Rajeev Yadav, general secretary of Rihai Manch, a Uttar Pradesh-based human rights advocacy group suggested in the current political climate, hate crimes are a shortcut to a political career. “If you commit a hate crime, you will become famous and be able to enter politics,” said Yadav. “This is why videos of hate crimes are shot and distributed by the accused himself. It is a career-advancement tool.”
The impact of these self-shot assault videos is significant, reaching people across the country in a matter of days. In Delhi’s Sangam Vihar neighbourhood, Scroll.in found that Muslim vendors in the markets were aware of the incidents of assault in Mathura and Indore.
However, at the same time, none of them were afraid that such incidents would take place in the capital given that the Bharatiya Janata Party is not in power in the city. They indicated that the support of the civic administration was essential for this sort of hate crime to have an impact.

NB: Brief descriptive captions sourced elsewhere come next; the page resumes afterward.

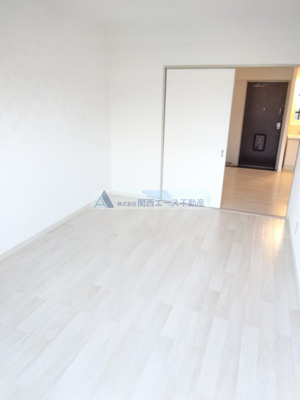 【洋室】 | スカイハイツ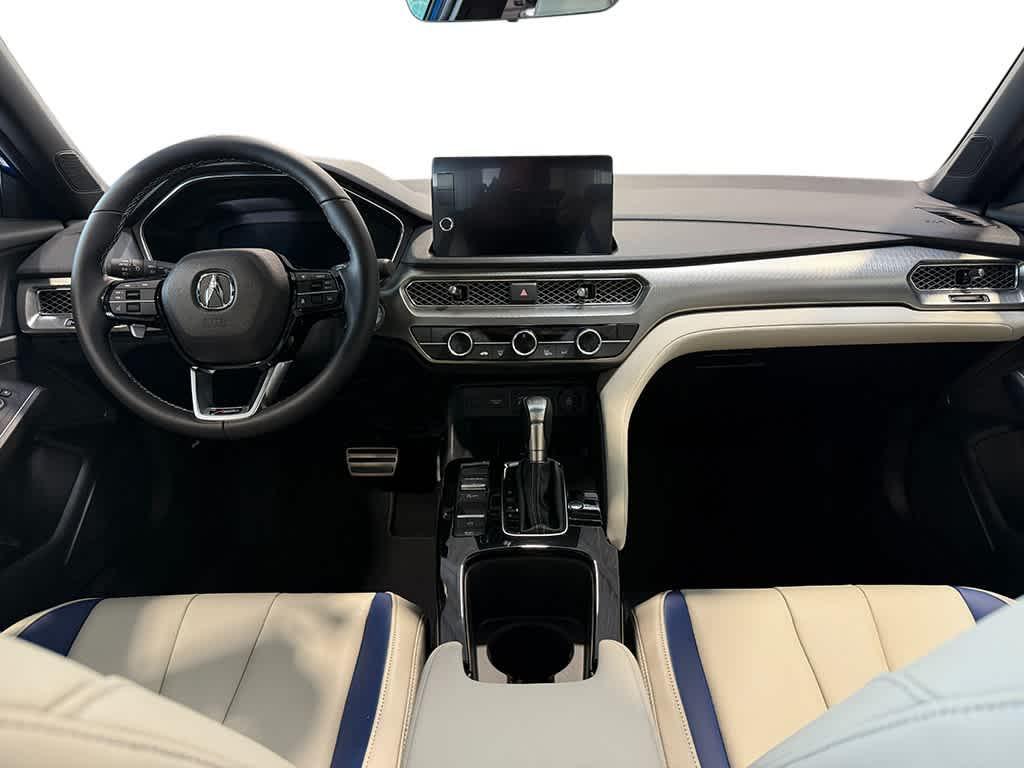 new 2026 Acura Integra car, priced at $37,745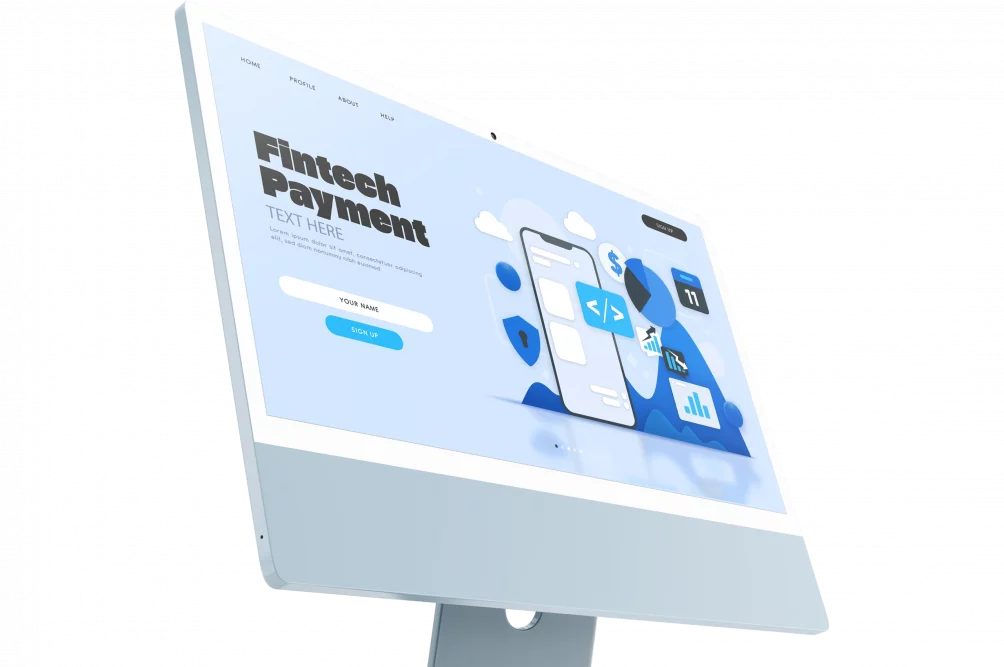 logo image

“It is the capital, it is a city and [Chief Minister Arvind] Kejriwal is in power here,” said Mohammad Nayab, a 65-year-old fruit vendor who has been working in Delhi for over 20 years. “He [Kejriwal] does not support Hindutva.”
In fact, Nayab claimed that such attacks only took place in villages and small towns.
Other vendors said marketplaces were occupied by traders belonging to various faiths and that they depended on one another for their businesses to work.
“We are all working together and the only reason no one buys is because people do not have the money to spend,” said Mohammad Sohail, a poultry seller, who dispelled any concerns of a religious segregation between vendors. “In Delhi, people are safer from such incidents.”